Harry and Ron never kicked their habit of calling you "Malfoy" or "the ferret" though, they said that old habits die hard. I gave it to them since you still called them "Potter" and "Weasley". I'd thought you were go back to calling me "Granger" as well, seeing I was not that much more special to you as compared to them.

But no, you didn't.

You continued to call me by my name, Hermione. Imagine my surprise that day you asked me to pass you the strawberry jam while we were having breakfast at The Burrow during Christmas break.

"_Hermione, could you pass me the strawberry jam please?"_

I never understood your liking for strawberry jam. I find it kind of cute, actually. To me, it was too sweet for my liking; probably largely due to the fact that both my parents are dentists.

"_Sure, Draco."_

And you gave me your signature "Draco smile" again.

Remember that time I fell sick with Muggle flu during our sixth year? Harry and Ron had volunteered to take turns taking care of me during meal times so that I would have company, and asked you to join in as well.
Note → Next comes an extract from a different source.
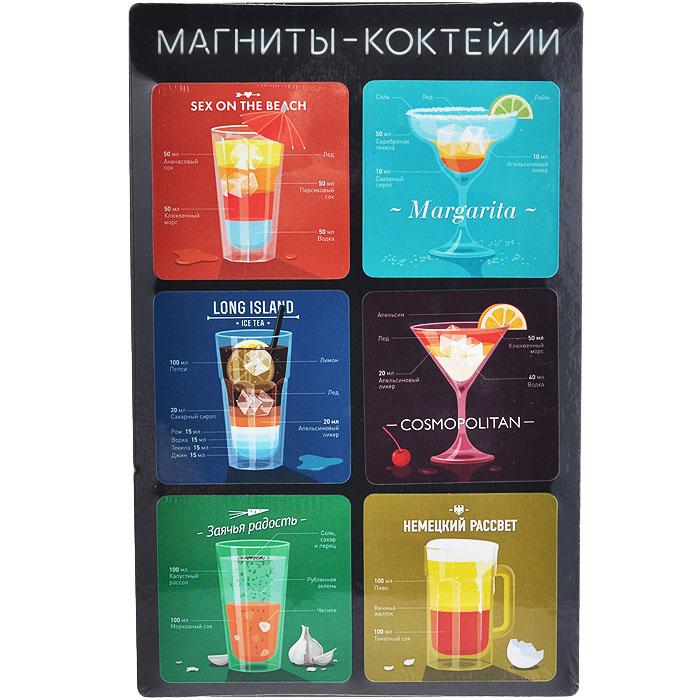 Набор магнитов Коктейли, 6 шт4627086440429Набор состоит из 6 магнитов с рецептами разных коктейлей. В наборе имеется 4 рецепта алкогольных коктейлей (Long Island Ice Tea, Margarita, Cosmopolitan, Sex on the Beach) и 2 рецепта похмельных коктейлей (Немецкий рассвет и заячья радость). Поместите магниты на холодильник, и они подскажут, что и в каком количестве нужно смешать, чтобы вечеринка получилась веселее, а праздник ярче. Магниты не оставят вас и в трудную минуту. Два рецепта похмельных коктейлей позволят собрать осколки прошлой ночи, вернуть любовь и уважение к окружающим и самому себе. Характеристики: Материал: магнит. Комплектация: 6 шт. Размер магнита: 8,5 см х 8,5 см. Размер упаковки: 19,5 см х 30,5 см х 0,5 см. Артикул: 4627086440429.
I had thought that you would immediately decline, unwilling to sacrifice your meals or scared of getting the "Muggle germs" since you are a Malfoy and pure-blood after all.

But no, you didn't.

You immediately agreed, and even volunteered to take up Ron's shift when he could not take care of me due to his detention with Professor McGonagall. I was so surprised you would actually sacrifice your own time for me, and also truly touched I had such great friends.

That's when I realized that I had started to fancy you.

But I had no hope, obviously. You would _never _date a "Mudblood" like me, and even if you _miraculously _would, your parents would never allow it. I was not worthy enough for you to love.

Remember that one Hogsmeade trip just before Christmas during our seventh year? Harry was not able to join us because he had extra remedial lessons with Professor Binns about his History of Magic N.E.W.T.s and Ron had to serve detention with Hagrid for disrupting Snape's class, _again_. That left just the two of us, walking together to Hogsmeade in the cold wind. I was actually secretly glad that Harry and Ron were not able to make it to Hogsmeade, because that meant I could spend time with you alone. But I immediately dispelled that thought from my mind, ashamed that I was actually happy that my best friends could not come to Hogsmeade. I was so preoccupied with my guilt I did not realize that the only sound of footsteps left was mine.

"_Hermione, wait."_

You had called my name just as we were halfway up the path to Hogsmeade. I looked at you questioningly.

"_I… I have something to tell you."_

"_Yes, Draco? You know you can tell me anything. Did something happen again?"_

Good Godric, you had almost gave me a heart attack with your solemn tone when you said you had something to tell me.

"_Did Voldemort found out that your family is working for the order? Did something happen to your parents? Did something happen to the members of the order? Draco…?"_

"_No, Hermione. It's not anything you have s-said…"_

I breathed a sigh of relief.

"_That's good. Then, what is it?"_

You had stepped so much closer to me that we were just half an arm's length away from each other, and you looked rather uneasy. Merlin, you made me so confused and worried that day!

"_Hermione, I –"_

And you kissed me. You kissed me so gently and apprehensively, I was so shocked and at a loss of what to do. Sweet Merlin, your gentle lips felt so good against mine, and I felt like I just wanted time to stop. I started to kiss you back as well, and I felt one of your arms clutching the small of my back and the other free hand on my cheek. Then, you finally pulled away. I frowned.

"_What was that for?"_

"_Hermione... I love you – Heck, I'm in love with you. Ever since I saw you with Viktor Krum at the Yule Ball, and feeling this odd feeling in my chest that I now know was jealousy. You have no idea how surprised yet happy I was when you came to talk to me that day in the library. _ I wanted to tell you since a long time ago, but I never had the courage to let you know. It puts me in agony to see you everyday and not let you know how I feel._ I… I love you, Hermione. So much."_

For the second time in my life, I couldn't believe my ears.

"_What?"_

"_I love you, Gryffindor. I really can't keep it from you anymore. I don't care if you don't love me back, but I just needed to tell you before I regret it."_

Emotions were whirring away in my head. You had no idea how shocked I was at your sudden confession.

"_I… I… D-Draco… I…"_

You had me at a loss of words again, Draco Malfoy.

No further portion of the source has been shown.